(EXERCISE AIM):
Pictures do not belong in the output. Reproduce exactly the lines from the start of the records through the line with "lotto (N1) 22 paia di scarpe donna,estive".

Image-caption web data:
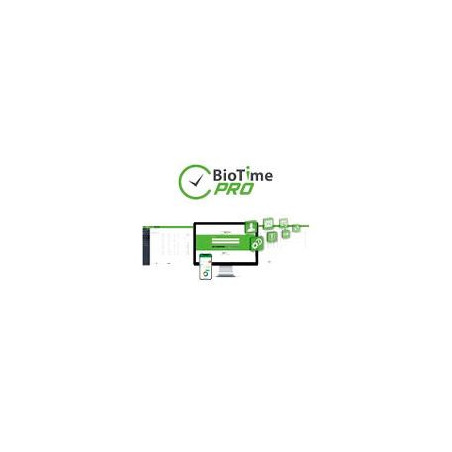 ZKTECO / SOFTWARE DE GESTIóN CENTRALIZADA DE ASISTENCIA BIOTIMEPRO LICENCIA STARTER 5 DISPOSITIVOS Y 500 EMPLEADOS VITALICIA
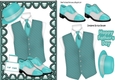 Lovely mens accessories waistcoat shoes etc in turq A5
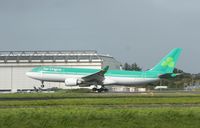 EI-LAX @ EINN - Aer Lingus A330 landing at Shannon - by Pete Hughes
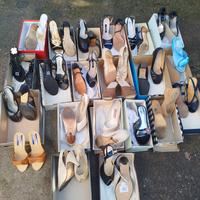 lotto (N1) 22 paia di scarpe donna,estive 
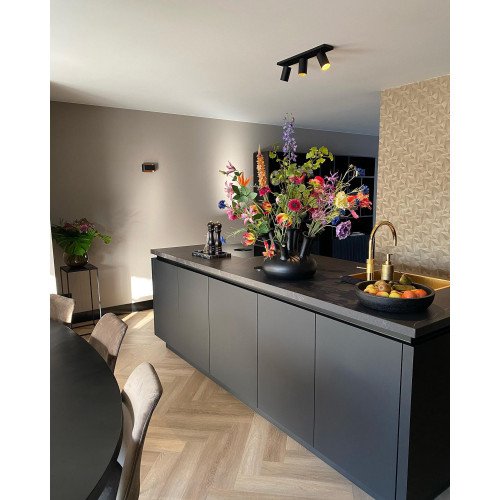 Smart mila 3 opbouwspot rond gu10 plafondlamp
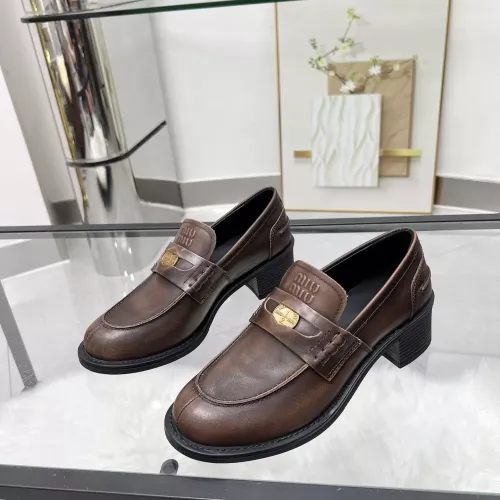 MIU MIU Leather Shoes For Women #1320190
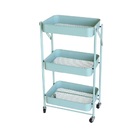 Carrinho 3 Andares Organizador Casa Rack Quarto Salao De Bele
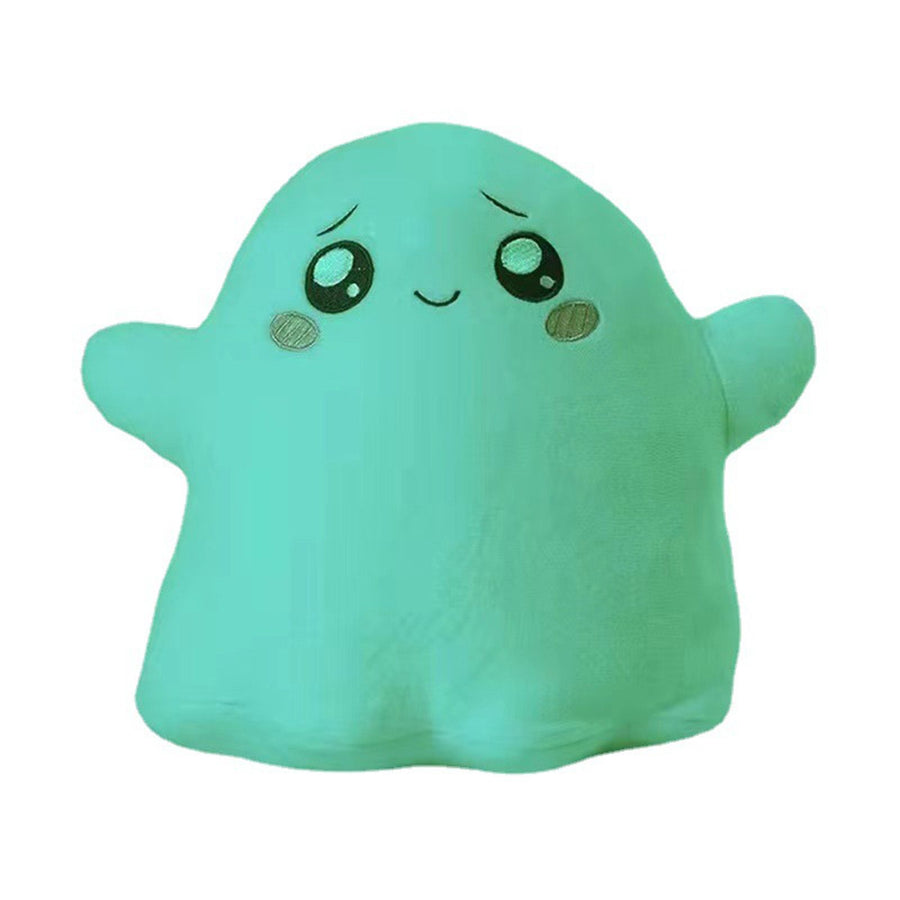 Ghost Plush Doll Glow in The Dark Cute Soft Ghost Stuffed Toy for Present Decoration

(SOLUTION BELOW):
 ZKTECO / SOFTWARE DE GESTIóN CENTRALIZADA DE ASISTENCIA BIOTIMEPRO LICENCIA STARTER 5 DISPOSITIVOS Y 500 EMPLEADOS VITALICIA
 Lovely mens accessories waistcoat shoes etc in turq A5
 EI-LAX @ EINN - Aer Lingus A330 landing at Shannon - by Pete Hughes
 lotto (N1) 22 paia di scarpe donna,estive 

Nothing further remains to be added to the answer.